Note to myself - Pry the Shift keys from my keyboard, to prevent me ever avoiding the Recycle Bin again.

You must be having a pen drive. Just download Recuva portable to the pen drive, and run it from there itself. And yea, using Shift+Del to get rid of files/folders instantly can be dangerous as you have now experienced. Try not to do that :).

Thanks for quick response.
My PCs are 2004'ish, as is the one in question.
I have never had much luck getting them to boot from USB drives, but I will give it a go.
Thanks,
Rob
PS It is not this PC. The main one is turned off, to avoid overwriting any data.

Rob, it is not necessary to boot the PC from a USB drive. You can boot it normally, and then run Recuva from the pen drive.. it won't write anything to the system. Good luck :)

I am a bit (actually a lot) of 'an old woman' (aka nervous/careful).
I do not want to boot into that drive, until I have recovered the Folder (or it's contents).
I am afear'd that the act of booting Windows (and the programs that auto start) could overwrite some of my deleted files.
I am surprised that there is not more demand for what I am attempting. Mind you I am surprised in many areas relating to Windows software, that people are not as careful as this 'old woman'.

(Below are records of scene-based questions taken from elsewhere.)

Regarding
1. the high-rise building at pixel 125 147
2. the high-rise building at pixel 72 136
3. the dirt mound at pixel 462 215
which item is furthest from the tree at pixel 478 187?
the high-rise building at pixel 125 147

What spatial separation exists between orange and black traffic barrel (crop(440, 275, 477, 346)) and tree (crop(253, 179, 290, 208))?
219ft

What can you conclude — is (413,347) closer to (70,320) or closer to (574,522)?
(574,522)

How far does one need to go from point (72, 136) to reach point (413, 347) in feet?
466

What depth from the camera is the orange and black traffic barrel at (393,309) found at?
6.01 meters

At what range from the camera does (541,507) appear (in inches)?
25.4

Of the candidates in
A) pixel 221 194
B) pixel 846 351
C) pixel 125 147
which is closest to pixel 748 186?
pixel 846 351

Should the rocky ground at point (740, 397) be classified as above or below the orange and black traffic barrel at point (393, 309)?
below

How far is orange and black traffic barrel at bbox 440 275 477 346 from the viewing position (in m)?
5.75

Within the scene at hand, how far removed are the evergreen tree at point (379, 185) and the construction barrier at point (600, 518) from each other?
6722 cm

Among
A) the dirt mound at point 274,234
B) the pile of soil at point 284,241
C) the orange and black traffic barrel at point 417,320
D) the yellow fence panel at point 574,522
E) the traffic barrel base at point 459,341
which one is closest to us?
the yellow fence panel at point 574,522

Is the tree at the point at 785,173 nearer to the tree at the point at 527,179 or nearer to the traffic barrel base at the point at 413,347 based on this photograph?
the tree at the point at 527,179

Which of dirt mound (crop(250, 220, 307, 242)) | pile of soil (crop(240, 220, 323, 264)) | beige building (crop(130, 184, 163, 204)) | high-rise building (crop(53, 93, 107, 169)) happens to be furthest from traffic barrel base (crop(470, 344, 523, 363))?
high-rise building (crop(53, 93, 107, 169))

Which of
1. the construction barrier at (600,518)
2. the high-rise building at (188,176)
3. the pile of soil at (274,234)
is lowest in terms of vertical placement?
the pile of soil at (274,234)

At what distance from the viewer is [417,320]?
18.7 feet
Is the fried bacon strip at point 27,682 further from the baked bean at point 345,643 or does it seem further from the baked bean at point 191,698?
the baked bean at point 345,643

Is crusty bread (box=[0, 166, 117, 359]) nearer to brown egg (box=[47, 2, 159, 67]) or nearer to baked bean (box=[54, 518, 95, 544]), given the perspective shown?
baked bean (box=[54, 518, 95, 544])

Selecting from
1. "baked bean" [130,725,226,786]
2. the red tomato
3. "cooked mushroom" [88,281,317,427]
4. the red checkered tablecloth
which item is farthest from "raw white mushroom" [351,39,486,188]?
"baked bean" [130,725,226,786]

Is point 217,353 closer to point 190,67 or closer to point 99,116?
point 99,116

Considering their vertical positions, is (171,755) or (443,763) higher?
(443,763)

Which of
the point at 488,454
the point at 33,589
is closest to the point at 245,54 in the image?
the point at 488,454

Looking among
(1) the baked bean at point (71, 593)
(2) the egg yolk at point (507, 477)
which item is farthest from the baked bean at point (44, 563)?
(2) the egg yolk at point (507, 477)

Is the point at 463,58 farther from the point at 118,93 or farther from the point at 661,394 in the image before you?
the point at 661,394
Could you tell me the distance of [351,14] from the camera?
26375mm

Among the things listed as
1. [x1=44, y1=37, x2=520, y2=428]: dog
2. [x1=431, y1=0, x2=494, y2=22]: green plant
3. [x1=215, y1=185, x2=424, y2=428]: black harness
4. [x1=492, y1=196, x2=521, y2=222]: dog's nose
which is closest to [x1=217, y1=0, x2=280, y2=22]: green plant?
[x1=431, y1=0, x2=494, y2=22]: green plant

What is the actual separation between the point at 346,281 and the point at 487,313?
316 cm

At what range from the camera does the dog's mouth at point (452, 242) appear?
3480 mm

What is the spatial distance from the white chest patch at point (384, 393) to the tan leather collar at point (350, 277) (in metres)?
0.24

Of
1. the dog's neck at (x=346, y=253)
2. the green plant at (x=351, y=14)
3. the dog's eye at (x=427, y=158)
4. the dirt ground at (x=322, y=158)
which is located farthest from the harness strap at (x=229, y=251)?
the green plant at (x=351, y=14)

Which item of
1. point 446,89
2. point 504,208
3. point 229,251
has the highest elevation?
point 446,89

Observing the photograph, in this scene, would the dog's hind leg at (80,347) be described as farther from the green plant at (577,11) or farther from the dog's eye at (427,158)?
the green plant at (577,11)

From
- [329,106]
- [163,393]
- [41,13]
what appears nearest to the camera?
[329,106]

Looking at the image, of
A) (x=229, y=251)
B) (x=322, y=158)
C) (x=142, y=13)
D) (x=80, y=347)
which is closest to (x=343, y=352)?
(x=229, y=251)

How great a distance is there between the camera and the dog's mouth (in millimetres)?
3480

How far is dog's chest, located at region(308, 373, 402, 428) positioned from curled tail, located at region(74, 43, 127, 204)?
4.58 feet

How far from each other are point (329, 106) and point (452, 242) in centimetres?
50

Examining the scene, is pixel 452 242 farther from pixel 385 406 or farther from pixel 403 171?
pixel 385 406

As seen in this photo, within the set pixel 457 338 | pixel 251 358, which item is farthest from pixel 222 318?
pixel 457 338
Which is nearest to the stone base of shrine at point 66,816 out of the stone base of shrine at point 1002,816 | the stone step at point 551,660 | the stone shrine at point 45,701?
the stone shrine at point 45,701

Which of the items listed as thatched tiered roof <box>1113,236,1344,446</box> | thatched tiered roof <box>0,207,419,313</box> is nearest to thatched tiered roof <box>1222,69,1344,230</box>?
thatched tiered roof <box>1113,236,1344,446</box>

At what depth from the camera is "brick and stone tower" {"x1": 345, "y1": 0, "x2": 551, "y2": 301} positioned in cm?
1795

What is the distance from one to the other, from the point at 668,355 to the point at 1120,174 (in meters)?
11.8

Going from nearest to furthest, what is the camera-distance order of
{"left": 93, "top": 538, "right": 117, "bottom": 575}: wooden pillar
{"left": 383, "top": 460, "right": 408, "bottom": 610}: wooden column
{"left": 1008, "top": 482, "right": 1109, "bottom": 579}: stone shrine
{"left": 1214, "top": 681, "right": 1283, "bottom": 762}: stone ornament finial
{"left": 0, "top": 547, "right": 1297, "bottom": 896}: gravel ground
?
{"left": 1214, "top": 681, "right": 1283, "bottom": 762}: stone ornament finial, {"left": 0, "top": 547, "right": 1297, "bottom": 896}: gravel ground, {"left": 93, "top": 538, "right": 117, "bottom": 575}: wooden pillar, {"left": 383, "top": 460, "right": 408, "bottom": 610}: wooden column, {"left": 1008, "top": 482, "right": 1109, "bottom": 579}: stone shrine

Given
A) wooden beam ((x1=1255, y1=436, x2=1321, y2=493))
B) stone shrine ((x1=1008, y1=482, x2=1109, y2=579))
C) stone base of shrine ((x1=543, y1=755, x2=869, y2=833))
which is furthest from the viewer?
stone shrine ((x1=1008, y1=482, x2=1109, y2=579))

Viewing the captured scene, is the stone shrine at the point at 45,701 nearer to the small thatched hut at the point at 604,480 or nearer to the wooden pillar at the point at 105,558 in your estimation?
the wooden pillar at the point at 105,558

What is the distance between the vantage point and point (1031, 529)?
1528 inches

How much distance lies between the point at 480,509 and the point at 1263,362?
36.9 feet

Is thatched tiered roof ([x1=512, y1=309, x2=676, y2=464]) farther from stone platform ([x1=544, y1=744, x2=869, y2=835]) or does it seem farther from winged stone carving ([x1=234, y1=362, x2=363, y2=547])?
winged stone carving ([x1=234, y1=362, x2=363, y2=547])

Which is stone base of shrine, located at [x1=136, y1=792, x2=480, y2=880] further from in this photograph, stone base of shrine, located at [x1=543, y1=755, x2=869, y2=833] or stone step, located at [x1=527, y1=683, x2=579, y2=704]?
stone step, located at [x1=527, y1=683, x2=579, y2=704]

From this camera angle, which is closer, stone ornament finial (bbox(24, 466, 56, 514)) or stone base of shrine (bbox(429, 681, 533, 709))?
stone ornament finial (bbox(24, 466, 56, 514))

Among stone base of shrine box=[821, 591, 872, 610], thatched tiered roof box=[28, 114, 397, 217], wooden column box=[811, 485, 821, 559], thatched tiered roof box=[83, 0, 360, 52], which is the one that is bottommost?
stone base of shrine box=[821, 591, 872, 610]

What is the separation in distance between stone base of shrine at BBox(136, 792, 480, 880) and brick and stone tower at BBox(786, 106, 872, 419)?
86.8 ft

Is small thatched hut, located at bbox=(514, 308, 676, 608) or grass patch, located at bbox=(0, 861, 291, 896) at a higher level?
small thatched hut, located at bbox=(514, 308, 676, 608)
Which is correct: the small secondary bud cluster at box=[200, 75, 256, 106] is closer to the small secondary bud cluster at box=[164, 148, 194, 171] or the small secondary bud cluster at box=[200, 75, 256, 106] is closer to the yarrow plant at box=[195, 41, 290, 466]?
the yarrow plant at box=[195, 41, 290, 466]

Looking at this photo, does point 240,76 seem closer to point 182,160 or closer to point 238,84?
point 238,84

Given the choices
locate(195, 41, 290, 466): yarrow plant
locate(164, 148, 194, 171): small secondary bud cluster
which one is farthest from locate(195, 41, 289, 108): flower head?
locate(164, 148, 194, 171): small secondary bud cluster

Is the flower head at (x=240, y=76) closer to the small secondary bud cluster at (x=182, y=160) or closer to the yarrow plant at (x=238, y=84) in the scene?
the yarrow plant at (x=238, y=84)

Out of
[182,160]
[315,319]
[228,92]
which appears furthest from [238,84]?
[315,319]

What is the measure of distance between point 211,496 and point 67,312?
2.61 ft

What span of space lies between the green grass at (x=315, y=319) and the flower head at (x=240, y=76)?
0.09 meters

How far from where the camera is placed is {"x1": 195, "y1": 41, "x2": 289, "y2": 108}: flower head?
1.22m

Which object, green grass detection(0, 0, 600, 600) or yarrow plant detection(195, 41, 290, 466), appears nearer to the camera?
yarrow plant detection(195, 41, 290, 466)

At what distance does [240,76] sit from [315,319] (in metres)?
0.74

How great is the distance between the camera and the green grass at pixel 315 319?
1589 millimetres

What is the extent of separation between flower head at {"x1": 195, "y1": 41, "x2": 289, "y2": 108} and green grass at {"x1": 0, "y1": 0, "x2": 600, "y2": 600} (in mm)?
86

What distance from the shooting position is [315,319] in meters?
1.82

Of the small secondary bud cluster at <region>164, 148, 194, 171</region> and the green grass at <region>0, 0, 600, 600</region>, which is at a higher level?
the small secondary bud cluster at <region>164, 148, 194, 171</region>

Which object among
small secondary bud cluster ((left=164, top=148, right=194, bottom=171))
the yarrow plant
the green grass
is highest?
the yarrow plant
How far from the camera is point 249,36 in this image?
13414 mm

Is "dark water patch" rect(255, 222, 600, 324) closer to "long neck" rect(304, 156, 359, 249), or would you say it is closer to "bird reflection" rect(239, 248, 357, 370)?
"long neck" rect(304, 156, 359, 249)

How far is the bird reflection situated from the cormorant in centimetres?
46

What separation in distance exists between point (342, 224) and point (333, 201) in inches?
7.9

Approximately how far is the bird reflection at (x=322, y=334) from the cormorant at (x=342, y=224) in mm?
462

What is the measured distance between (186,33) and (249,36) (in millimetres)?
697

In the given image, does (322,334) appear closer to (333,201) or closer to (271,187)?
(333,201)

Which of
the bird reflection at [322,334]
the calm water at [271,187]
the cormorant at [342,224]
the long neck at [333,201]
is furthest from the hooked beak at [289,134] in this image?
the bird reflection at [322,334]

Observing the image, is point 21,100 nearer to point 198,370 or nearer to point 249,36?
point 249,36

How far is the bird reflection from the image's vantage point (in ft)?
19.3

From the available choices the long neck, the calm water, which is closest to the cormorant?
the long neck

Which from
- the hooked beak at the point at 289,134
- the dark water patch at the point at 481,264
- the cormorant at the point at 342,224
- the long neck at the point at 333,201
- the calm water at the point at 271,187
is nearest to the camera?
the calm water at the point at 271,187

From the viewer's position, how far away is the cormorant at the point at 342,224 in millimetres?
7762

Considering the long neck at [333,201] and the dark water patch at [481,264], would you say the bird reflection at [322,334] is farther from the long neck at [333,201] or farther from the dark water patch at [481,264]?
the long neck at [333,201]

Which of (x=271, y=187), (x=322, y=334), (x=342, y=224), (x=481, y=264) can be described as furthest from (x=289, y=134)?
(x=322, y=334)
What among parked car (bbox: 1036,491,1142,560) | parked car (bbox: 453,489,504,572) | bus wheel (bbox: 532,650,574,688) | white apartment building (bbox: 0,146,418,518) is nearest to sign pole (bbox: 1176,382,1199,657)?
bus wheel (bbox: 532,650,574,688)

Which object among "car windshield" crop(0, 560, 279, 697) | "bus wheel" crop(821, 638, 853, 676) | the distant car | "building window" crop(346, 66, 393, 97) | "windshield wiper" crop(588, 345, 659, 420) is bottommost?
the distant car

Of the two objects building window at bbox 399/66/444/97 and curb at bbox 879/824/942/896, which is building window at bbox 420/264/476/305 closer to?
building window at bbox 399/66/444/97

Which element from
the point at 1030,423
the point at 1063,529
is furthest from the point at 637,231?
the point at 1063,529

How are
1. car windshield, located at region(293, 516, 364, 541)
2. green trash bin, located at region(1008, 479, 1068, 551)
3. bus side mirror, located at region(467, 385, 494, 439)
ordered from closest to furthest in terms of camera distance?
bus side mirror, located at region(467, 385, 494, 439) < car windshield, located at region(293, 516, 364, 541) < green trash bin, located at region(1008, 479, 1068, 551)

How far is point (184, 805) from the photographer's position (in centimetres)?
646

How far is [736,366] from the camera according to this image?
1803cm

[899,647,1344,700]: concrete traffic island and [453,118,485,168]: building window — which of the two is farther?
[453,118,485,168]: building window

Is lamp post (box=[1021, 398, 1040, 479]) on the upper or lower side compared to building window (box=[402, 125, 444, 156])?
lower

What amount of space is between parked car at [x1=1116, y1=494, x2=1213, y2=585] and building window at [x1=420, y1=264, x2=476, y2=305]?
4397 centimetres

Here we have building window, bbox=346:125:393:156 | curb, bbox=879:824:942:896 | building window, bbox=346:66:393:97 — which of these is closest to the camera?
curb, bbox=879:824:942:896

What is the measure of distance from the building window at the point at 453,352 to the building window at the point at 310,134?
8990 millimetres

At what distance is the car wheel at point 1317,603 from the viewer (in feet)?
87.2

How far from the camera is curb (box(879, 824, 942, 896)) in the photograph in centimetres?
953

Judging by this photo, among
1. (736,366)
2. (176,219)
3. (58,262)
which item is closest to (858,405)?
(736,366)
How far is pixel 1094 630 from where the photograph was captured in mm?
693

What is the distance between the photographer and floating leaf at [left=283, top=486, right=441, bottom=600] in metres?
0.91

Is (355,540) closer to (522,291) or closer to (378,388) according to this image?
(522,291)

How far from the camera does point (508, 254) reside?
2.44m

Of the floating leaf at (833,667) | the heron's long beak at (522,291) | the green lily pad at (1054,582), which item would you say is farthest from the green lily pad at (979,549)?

Don't worry about that too much. Booting the system shouldn't cause much changes to the system.. very negligible. So, you can overlook that. Just try not to save/create any new files. Other than that, it should be fine. Go for it :D

All done.
Recuva is terrific.
Running it from the UBCD4Win bootable CD was great.
I set Recuva to show it's results in Treeview, and it presented my Downloads folder, and it's sub folders perfectly. All I had to do was copy that to my external drive.
Thanks for the assistance,
Rob

Good news, I believe.
I have been Googling for the last couple of hours, searching for a bootable CD.
UBCD4Win has Recuva on it.
I am old, so my memory is rs, and I don't remember being brave enough to build it (has to be done using your own Windows XP). But I dug through my pile of CDs and there it is. The portable version of Recuva on it is 1.37.0.488
I will create a folder on this PC, and do a similar mass deletion. Then I will boot into the CD, and do a wee practice run.